Ari is very close to my sister, “Lia,” who is 19 and a lifestyle influencer with a sizeable online following. Ari follows Lia on her social media platforms, and she came across a video of her talking about her values as “a true American” and her support of Trump in this past election. There were also photos and videos of Lia in a MAGA hat and waving MAGA flags that she only posted recently.
Lia has never told me about supporting Trump, and I had no idea that she was Republican until Ari showed me the posts. Ari is very upset and wants to have no contact with her aunt. Owen is also very close to Lia, and he wants to have her over soon. He has told me that he is upset that Ari’s trans identity has dictated the family and friends he can have in his life, and that she shouldn’t be allowed to take his aunt, too.

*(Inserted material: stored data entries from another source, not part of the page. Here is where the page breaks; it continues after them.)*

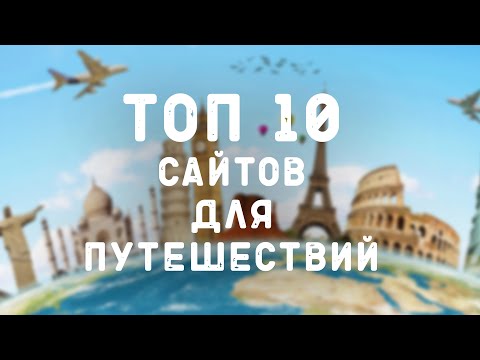 ТОП 10
САЙТОВ
ДЛЯ
ПУТЕШЕСТВИЙ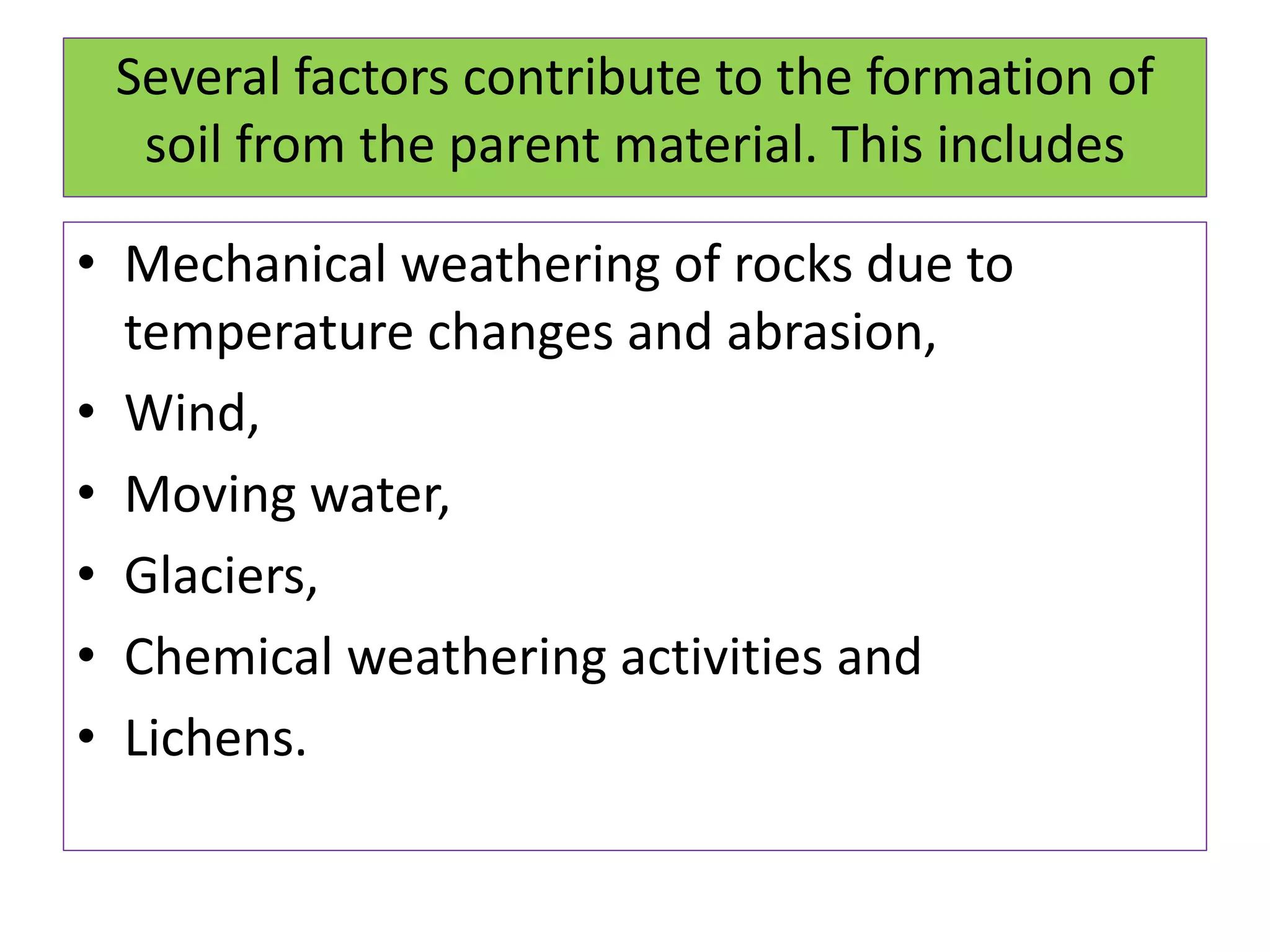 Several factors contribute to the formation of soil from the parent material. This includes

• Mechanical weathering of rocks due to temperature changes and abrasion,
• Wind,
• Moving water,
• Glaciers,
• Chemical weathering activities and
• Lichens.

I don’t want to cut off Lia. I do love her and want a relationship with her. I spoke with her about supporting Trump, and she admitted that she did not say anything to me because she loves Ari and did not want to make us angry. I asked her how she could love Ari while also supporting a man who doesn’t want Ari to exist, and she didn’t have an answer for that. I am just unsure of how to handle this. I don’t want Ari to feel unsafe, but I also understand how hard her transition has been on Owen. He has had to say goodbye to several family members and family friends that he loves—and he doesn’t understand the impact of their transphobia on his sister. He is now saying that if Ari won’t fold, he should be allowed to go over to Lia’s. I don’t want my family to be split up like this.
—Family Woes in Texas
Dear Family Woes,
Actions have consequences. Lia has aligned herself with a man who invested millions of dollars in ads that sought to turn Americans against people like Ari. Your daughter is correct to want to cut her off, and I think it would be appropriate to keep your entire family away from her. Owen will have to come to terms with the fact that some relationships must be sacrificed in the name of keeping his sister safe. Ask him how he would feel if people were supporting a politician who opposed the lives and freedoms of young boys like himself, and whether he would feel safe if Lia started spewing things that made him a target for hatred. Talk to him about how dangerous this political climate is for trans people. Let Lia know that your family won’t be communicating with her as long as she supports Trump. Perhaps this will encourage Lia to reconsider her values—and sit with the very question you posed that she couldn’t answer. For far too long, families have looked the other way while their loved ones have backed a man who represents so many devastating threats to our way of life, particularly for immigrants, people of color, and LGBTQ+ people. If your family continues to engage with Lia, you’ll be sending Ari a message that bigotry against trans people is OK.